__Provided text__:
** begin **

Midnight’s children, those born at the moment India became independent, whose powers and failings Salman Rushdie so magically narrated in his Booker Prize winning novel of the same name, have aged; their voices have grown hoarse; their bodies have become frail; and their powers are weakening. It is their children, ‘morning’s babes’ we could call them, done with their crying and carefree upbringing, are speaking at last, asserting themselves, articulating the issues that frame the way forward for their families, their offspring. The politicians, even the old guard, pre-midnight, those born before independence, are listening – and learning.

One recent Sunday morning, The Washington Post reported on volunteers from the Bharatiya Janata Party (BJP), which is the main opposition party, fanning out across middle-class neighborhoods in the nation’s capital, making their way through, one apartment building at a time. Knocking on doors and guided by the most sophisticated set of analytical voter data that India has ever seen, they represent the new generation of party worker, educated, urban, and subtle.

When a sleepy young man at one door said he favored the party’s candidate for prime minister, Narendra Modi, the volunteers pounced.

“Are you on Facebook? Twitter? Do you use WhatsApp to chat with friends? We would like to send out some political jokes, Modi messages and videos. Can you post and circulate them among your friends?” asked Mahavir Mittal, 45, an English speaking business owner, one of a new breed of election volunteers deployed on the streets.

On Monday, millions headed to the ballot box in the first phase of the largest election in history, which could oust the party that has dominated India’s politics for decades and see the voters move beyond what it has casted as traditional priorities such as caste and religion, to focus on government corruption and the economy.

India’s electorate is starkly different today compared to voters a decade ago, when Congress Party Prime Ministerial Candidate, Manmohan Singh first headed a coalition government, the United Progressive Alliance, which has ruled India since. About two-thirds of the population is younger than 35. Voters are more urban and vastly more connected than ever before. Upwardly mobile urban dwellers make up about one-third of the electorate. And these young movers and shakers, headphones on, eyes on their handhelds, have no patience for old-style politics.

To reach them, political parties are going beyond the traditional campaign rallies, packed with supporters bussed in by candidates. Now, they are pursuing U.S.-style campaign strategies, including volunteer mobilization, social media outreach and micro-targeting of various groups — such as business executives, students and retirees living in secure communities. The parties hope to engage members of India’s growing middle class who, in previous elections, stayed home instead of waiting in long, chaotic lines at polling stations.

** end **

__Tasks for this exercise__:
a – In the election article, what portion of India's population is younger than 35?
b – List each line of the listing that contains the string "shown".

__Input rows__:

** begin **

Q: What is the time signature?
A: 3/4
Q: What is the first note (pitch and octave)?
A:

** end **
** begin **

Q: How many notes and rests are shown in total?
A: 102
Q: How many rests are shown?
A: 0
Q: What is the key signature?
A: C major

** end **

__Task-by-task answers__:
a – About two-thirds.

b –
Q: How many notes and rests are shown in total?
Q: How many rests are shown?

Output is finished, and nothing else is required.